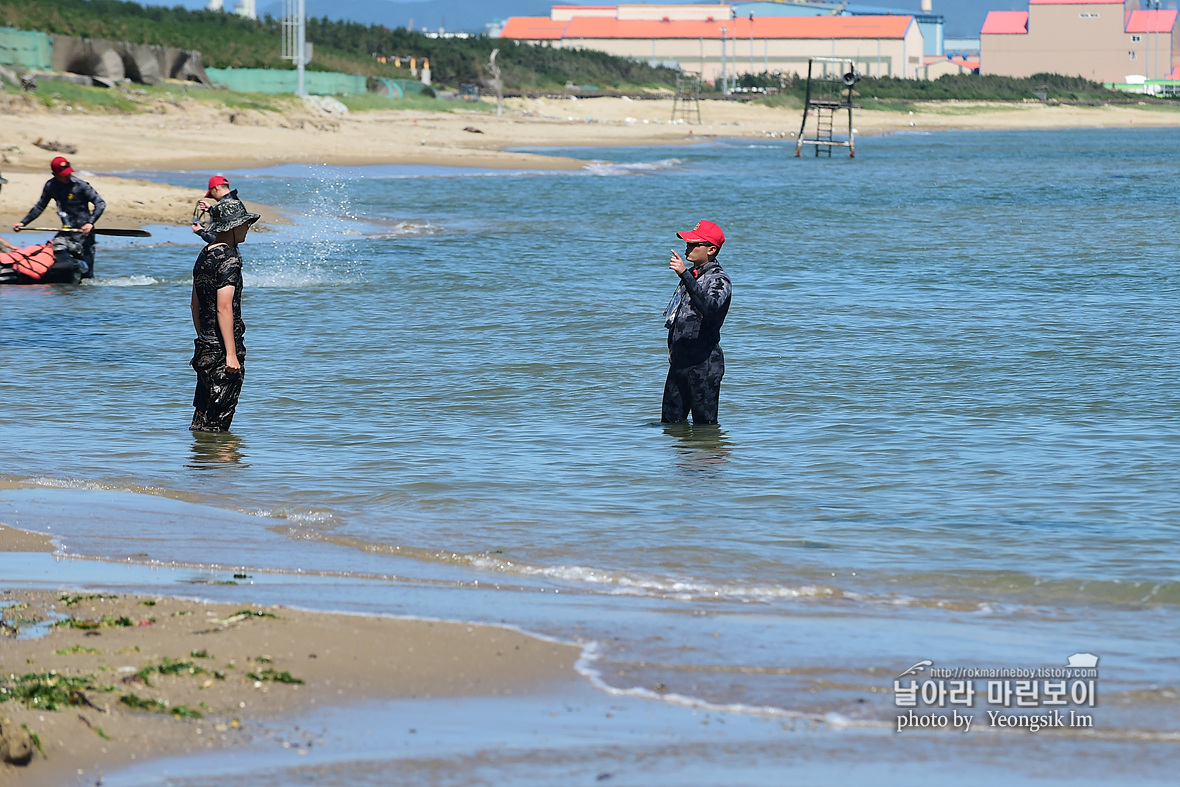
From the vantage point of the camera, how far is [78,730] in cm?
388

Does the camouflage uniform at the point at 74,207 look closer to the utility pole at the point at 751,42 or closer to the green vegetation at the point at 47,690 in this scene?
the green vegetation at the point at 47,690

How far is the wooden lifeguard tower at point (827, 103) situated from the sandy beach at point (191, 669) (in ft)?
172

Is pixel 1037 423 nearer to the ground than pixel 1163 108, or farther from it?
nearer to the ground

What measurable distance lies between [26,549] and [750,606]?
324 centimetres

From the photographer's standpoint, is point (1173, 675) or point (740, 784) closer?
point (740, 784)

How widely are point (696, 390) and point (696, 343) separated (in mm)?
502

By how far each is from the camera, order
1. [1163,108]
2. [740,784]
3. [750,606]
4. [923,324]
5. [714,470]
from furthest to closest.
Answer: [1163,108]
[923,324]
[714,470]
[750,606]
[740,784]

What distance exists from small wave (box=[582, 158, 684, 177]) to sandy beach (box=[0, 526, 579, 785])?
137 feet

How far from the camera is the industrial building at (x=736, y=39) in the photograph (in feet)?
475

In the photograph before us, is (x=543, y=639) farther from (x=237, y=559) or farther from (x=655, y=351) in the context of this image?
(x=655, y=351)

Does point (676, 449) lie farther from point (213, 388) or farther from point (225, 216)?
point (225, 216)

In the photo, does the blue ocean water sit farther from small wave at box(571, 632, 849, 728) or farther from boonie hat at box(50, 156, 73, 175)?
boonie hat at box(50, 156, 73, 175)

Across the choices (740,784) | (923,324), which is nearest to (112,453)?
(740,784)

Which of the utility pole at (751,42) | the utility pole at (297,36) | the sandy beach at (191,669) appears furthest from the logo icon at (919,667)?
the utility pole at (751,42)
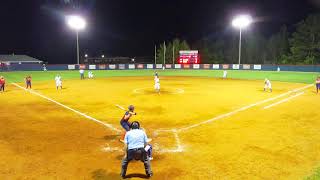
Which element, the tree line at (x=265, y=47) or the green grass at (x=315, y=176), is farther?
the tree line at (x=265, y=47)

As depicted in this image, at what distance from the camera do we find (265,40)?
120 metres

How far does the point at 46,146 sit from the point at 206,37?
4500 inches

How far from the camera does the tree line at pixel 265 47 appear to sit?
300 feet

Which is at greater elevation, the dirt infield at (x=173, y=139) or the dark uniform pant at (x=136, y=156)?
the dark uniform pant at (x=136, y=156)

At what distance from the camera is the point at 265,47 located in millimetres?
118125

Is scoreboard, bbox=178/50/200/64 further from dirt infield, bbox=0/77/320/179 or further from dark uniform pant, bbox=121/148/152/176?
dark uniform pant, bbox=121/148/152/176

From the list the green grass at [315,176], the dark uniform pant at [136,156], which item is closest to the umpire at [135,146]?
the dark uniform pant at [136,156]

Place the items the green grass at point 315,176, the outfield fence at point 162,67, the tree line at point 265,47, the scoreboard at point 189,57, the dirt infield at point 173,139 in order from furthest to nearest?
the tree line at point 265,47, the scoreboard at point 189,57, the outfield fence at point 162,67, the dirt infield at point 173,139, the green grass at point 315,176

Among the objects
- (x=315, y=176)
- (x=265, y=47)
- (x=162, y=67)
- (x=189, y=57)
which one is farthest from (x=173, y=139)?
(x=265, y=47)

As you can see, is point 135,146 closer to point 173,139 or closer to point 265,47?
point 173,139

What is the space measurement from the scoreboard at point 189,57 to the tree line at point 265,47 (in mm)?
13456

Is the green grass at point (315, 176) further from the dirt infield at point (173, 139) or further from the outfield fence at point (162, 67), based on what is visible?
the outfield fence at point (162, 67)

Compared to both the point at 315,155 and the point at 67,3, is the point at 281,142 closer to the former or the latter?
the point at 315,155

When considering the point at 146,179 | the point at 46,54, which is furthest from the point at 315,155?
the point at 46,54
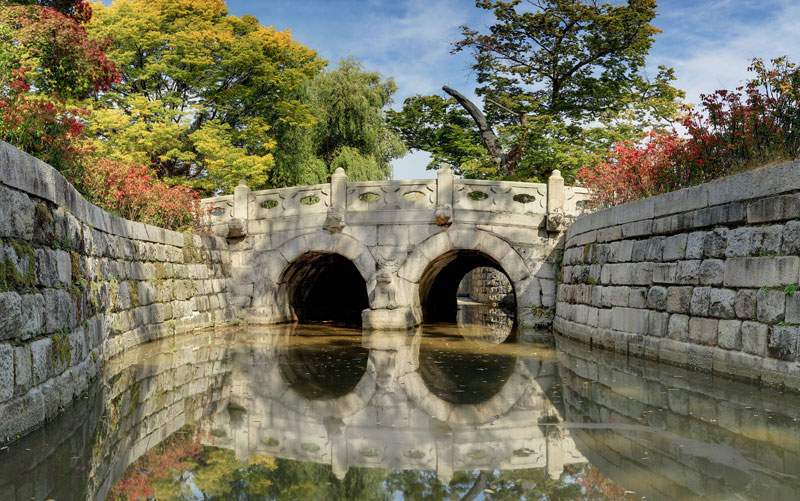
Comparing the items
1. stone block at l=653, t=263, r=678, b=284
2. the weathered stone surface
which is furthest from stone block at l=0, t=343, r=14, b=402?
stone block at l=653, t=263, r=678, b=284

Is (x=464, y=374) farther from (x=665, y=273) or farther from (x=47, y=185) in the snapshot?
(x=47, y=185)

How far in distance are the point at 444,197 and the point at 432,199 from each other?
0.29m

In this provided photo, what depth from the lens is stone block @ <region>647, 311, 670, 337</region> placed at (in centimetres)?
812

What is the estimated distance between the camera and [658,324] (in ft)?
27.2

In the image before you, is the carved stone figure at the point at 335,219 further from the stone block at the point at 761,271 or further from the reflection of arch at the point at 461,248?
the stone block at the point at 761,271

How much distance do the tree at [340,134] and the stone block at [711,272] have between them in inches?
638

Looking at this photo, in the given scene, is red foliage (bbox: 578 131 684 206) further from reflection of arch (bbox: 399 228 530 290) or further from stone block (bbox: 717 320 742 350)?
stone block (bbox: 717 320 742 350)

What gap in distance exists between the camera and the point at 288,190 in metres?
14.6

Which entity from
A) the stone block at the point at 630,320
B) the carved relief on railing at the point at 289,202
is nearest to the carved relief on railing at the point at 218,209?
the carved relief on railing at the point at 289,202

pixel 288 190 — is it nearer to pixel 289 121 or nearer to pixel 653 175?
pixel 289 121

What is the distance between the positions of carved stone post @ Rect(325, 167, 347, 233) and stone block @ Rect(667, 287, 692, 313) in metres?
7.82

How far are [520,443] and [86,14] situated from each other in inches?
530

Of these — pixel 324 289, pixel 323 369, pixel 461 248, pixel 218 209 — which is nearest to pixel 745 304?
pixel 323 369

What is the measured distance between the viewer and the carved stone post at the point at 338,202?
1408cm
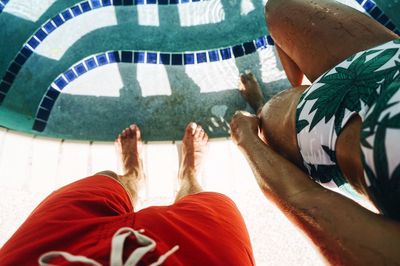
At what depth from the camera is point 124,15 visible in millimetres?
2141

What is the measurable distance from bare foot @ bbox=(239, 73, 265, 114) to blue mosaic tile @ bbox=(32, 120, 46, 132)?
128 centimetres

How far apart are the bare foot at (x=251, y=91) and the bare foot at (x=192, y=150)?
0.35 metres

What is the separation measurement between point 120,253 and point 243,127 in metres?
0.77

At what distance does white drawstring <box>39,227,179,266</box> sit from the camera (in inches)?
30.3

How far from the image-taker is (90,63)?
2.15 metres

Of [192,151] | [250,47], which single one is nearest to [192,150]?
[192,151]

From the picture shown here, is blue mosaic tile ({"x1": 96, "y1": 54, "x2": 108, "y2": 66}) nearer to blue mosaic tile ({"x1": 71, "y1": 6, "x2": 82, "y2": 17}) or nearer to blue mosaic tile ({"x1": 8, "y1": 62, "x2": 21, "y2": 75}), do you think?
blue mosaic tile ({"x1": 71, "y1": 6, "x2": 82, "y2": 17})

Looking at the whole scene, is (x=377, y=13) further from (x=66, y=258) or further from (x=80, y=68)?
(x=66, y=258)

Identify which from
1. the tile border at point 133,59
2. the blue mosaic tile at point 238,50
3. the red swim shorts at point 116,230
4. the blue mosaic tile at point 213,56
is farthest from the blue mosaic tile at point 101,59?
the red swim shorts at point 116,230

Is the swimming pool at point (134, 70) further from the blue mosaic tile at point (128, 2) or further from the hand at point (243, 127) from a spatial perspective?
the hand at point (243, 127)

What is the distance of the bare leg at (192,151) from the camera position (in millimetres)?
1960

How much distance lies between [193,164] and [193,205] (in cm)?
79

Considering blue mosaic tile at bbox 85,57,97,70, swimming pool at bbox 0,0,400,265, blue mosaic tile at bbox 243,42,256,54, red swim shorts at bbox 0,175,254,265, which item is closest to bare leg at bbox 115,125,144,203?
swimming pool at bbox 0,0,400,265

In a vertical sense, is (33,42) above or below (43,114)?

==================================================

Put each line of the data above into a JSON list of strings, one string per line, with blank lines skipped and the pictures left out.

§ **Answer to the task**:
[
  "From the vantage point of the camera, how far is [78,730] in cm?",
  "388",
  "Does the camouflage uniform at the point at 74,207 look closer to the utility pole at the point at 751,42 or closer to the green vegetation at the point at 47,690 in this scene?",
  "the green vegetation at the point at 47,690",
  "How far is the wooden lifeguard tower at point (827, 103) situated from the sandy beach at point (191, 669) (in ft)?",
  "172",
  "Is pixel 1037 423 nearer to the ground than pixel 1163 108, or farther from it?",
  "nearer to the ground",
  "What measurable distance lies between [26,549] and [750,606]?",
  "324 centimetres",
  "From the photographer's standpoint, is point (1173, 675) or point (740, 784) closer?",
  "point (740, 784)",
  "How widely are point (696, 390) and point (696, 343) separated (in mm)?",
  "502",
  "By how far each is from the camera, order",
  "1. [1163,108]",
  "2. [740,784]",
  "3. [750,606]",
  "4. [923,324]",
  "5. [714,470]",
  "from furthest to closest.",
  "Answer: [1163,108]",
  "[923,324]",
  "[714,470]",
  "[750,606]",
  "[740,784]",
  "What distance exists from small wave (box=[582, 158, 684, 177]) to sandy beach (box=[0, 526, 579, 785])?",
  "137 feet",
  "How far from the camera is the industrial building at (x=736, y=39) in the photograph (in feet)?",
  "475",
  "In the photograph before us, is (x=543, y=639) farther from (x=237, y=559) or farther from (x=655, y=351) in the context of this image?",
  "(x=655, y=351)",
  "Does point (676, 449) lie farther from point (213, 388) or farther from point (225, 216)?",
  "point (225, 216)",
  "In the photo, does the blue ocean water sit farther from small wave at box(571, 632, 849, 728) or farther from boonie hat at box(50, 156, 73, 175)?",
  "boonie hat at box(50, 156, 73, 175)",
  "Across the choices (740,784) | (923,324), which is nearest to (112,453)?",
  "(740,784)",
  "Which of the utility pole at (751,42) | the utility pole at (297,36) | the sandy beach at (191,669) appears furthest from the logo icon at (919,667)?",
  "the utility pole at (751,42)",
  "Which element, the tree line at (x=265, y=47) or the green grass at (x=315, y=176), is farther?",
  "the tree line at (x=265, y=47)",
  "As depicted in this image, at what distance from the camera do we find (265,40)?",
  "120 metres",
  "How far does the point at 46,146 sit from the point at 206,37?",
  "4500 inches",
  "How far from the camera does the tree line at pixel 265 47 appear to sit?",
  "300 feet",
  "Which is at greater elevation, the dirt infield at (x=173, y=139) or the dark uniform pant at (x=136, y=156)?",
  "the dark uniform pant at (x=136, y=156)",
  "At what distance from the camera is the point at 265,47 located in millimetres?",
  "118125",
  "Is scoreboard, bbox=178/50/200/64 further from dirt infield, bbox=0/77/320/179 or further from dark uniform pant, bbox=121/148/152/176?",
  "dark uniform pant, bbox=121/148/152/176",
  "From the list the green grass at [315,176], the dark uniform pant at [136,156], which item is closest to the umpire at [135,146]?",
  "the dark uniform pant at [136,156]",
  "Place the items the green grass at point 315,176, the outfield fence at point 162,67, the tree line at point 265,47, the scoreboard at point 189,57, the dirt infield at point 173,139 in order from furthest to nearest?",
  "the tree line at point 265,47, the scoreboard at point 189,57, the outfield fence at point 162,67, the dirt infield at point 173,139, the green grass at point 315,176",
  "Among the objects",
  "- (x=315, y=176)",
  "- (x=265, y=47)",
  "- (x=162, y=67)",
  "- (x=189, y=57)",
  "which one is farthest from (x=173, y=139)?",
  "(x=265, y=47)",
  "As you can see, is point 135,146 closer to point 173,139 or closer to point 265,47?",
  "point 173,139",
  "What is the space measurement from the scoreboard at point 189,57 to the tree line at point 265,47 (in mm)?",
  "13456",
  "Is the green grass at point (315, 176) further from the dirt infield at point (173, 139) or further from the outfield fence at point (162, 67), based on what is visible?",
  "the outfield fence at point (162, 67)",
  "Compared to both the point at 315,155 and the point at 67,3, is the point at 281,142 closer to the former or the latter?",
  "the point at 315,155",
  "When considering the point at 146,179 | the point at 46,54, which is furthest from the point at 315,155?",
  "the point at 46,54",
  "Comparing the items",
  "1. stone block at l=653, t=263, r=678, b=284",
  "2. the weathered stone surface",
  "which is furthest from stone block at l=0, t=343, r=14, b=402?",
  "stone block at l=653, t=263, r=678, b=284",
  "Is (x=464, y=374) farther from (x=665, y=273) or farther from (x=47, y=185) in the snapshot?",
  "(x=47, y=185)",
  "How far in distance are the point at 444,197 and the point at 432,199 from each other?",
  "0.29m",
  "In this provided photo, what depth from the lens is stone block @ <region>647, 311, 670, 337</region> placed at (in centimetres)?",
  "812",
  "What is the estimated distance between the camera and [658,324] (in ft)?",
  "27.2",
  "In the image before you, is the carved stone figure at the point at 335,219 further from the stone block at the point at 761,271 or further from the reflection of arch at the point at 461,248?",
  "the stone block at the point at 761,271",
  "How much distance do the tree at [340,134] and the stone block at [711,272] have between them in inches?",
  "638",
  "Looking at this photo, in the given scene, is red foliage (bbox: 578 131 684 206) further from reflection of arch (bbox: 399 228 530 290) or further from stone block (bbox: 717 320 742 350)?",
  "stone block (bbox: 717 320 742 350)",
  "What gap in distance exists between the camera and the point at 288,190 in metres?",
  "14.6",
  "Which entity from",
  "A) the stone block at the point at 630,320",
  "B) the carved relief on railing at the point at 289,202",
  "is nearest to the carved relief on railing at the point at 218,209?",
  "the carved relief on railing at the point at 289,202",
  "pixel 288 190 — is it nearer to pixel 289 121 or nearer to pixel 653 175?",
  "pixel 289 121",
  "What is the distance between the positions of carved stone post @ Rect(325, 167, 347, 233) and stone block @ Rect(667, 287, 692, 313) in metres?",
  "7.82",
  "How far are [520,443] and [86,14] situated from each other in inches?",
  "530",
  "Of these — pixel 324 289, pixel 323 369, pixel 461 248, pixel 218 209 — which is nearest to pixel 745 304?",
  "pixel 323 369",
  "What is the measured distance between the viewer and the carved stone post at the point at 338,202?",
  "1408cm",
  "At what depth from the camera is point 124,15 visible in millimetres?",
  "2141",
  "What is the measurable distance from bare foot @ bbox=(239, 73, 265, 114) to blue mosaic tile @ bbox=(32, 120, 46, 132)?",
  "128 centimetres",
  "How far apart are the bare foot at (x=251, y=91) and the bare foot at (x=192, y=150)?",
  "0.35 metres",
  "What is the separation measurement between point 120,253 and point 243,127 in metres?",
  "0.77",
  "At what distance does white drawstring <box>39,227,179,266</box> sit from the camera (in inches)?",
  "30.3",
  "How far from the image-taker is (90,63)?",
  "2.15 metres",
  "Of [192,151] | [250,47], which single one is nearest to [192,150]?",
  "[192,151]",
  "From the picture shown here, is blue mosaic tile ({\"x1\": 96, \"y1\": 54, \"x2\": 108, \"y2\": 66}) nearer to blue mosaic tile ({\"x1\": 71, \"y1\": 6, \"x2\": 82, \"y2\": 17}) or nearer to blue mosaic tile ({\"x1\": 8, \"y1\": 62, \"x2\": 21, \"y2\": 75}), do you think?",
  "blue mosaic tile ({\"x1\": 71, \"y1\": 6, \"x2\": 82, \"y2\": 17})",
  "Looking at the whole scene, is (x=377, y=13) further from (x=66, y=258) or further from (x=80, y=68)?",
  "(x=66, y=258)",
  "Identify which from",
  "1. the tile border at point 133,59",
  "2. the blue mosaic tile at point 238,50",
  "3. the red swim shorts at point 116,230",
  "4. the blue mosaic tile at point 213,56",
  "is farthest from the blue mosaic tile at point 101,59?",
  "the red swim shorts at point 116,230",
  "Is the swimming pool at point (134, 70) further from the blue mosaic tile at point (128, 2) or further from the hand at point (243, 127) from a spatial perspective?",
  "the hand at point (243, 127)",
  "What is the distance of the bare leg at (192,151) from the camera position (in millimetres)?",
  "1960",
  "How much distance lies between [193,164] and [193,205] (in cm)?",
  "79",
  "Considering blue mosaic tile at bbox 85,57,97,70, swimming pool at bbox 0,0,400,265, blue mosaic tile at bbox 243,42,256,54, red swim shorts at bbox 0,175,254,265, which item is closest to bare leg at bbox 115,125,144,203?",
  "swimming pool at bbox 0,0,400,265",
  "In a vertical sense, is (33,42) above or below (43,114)?"
]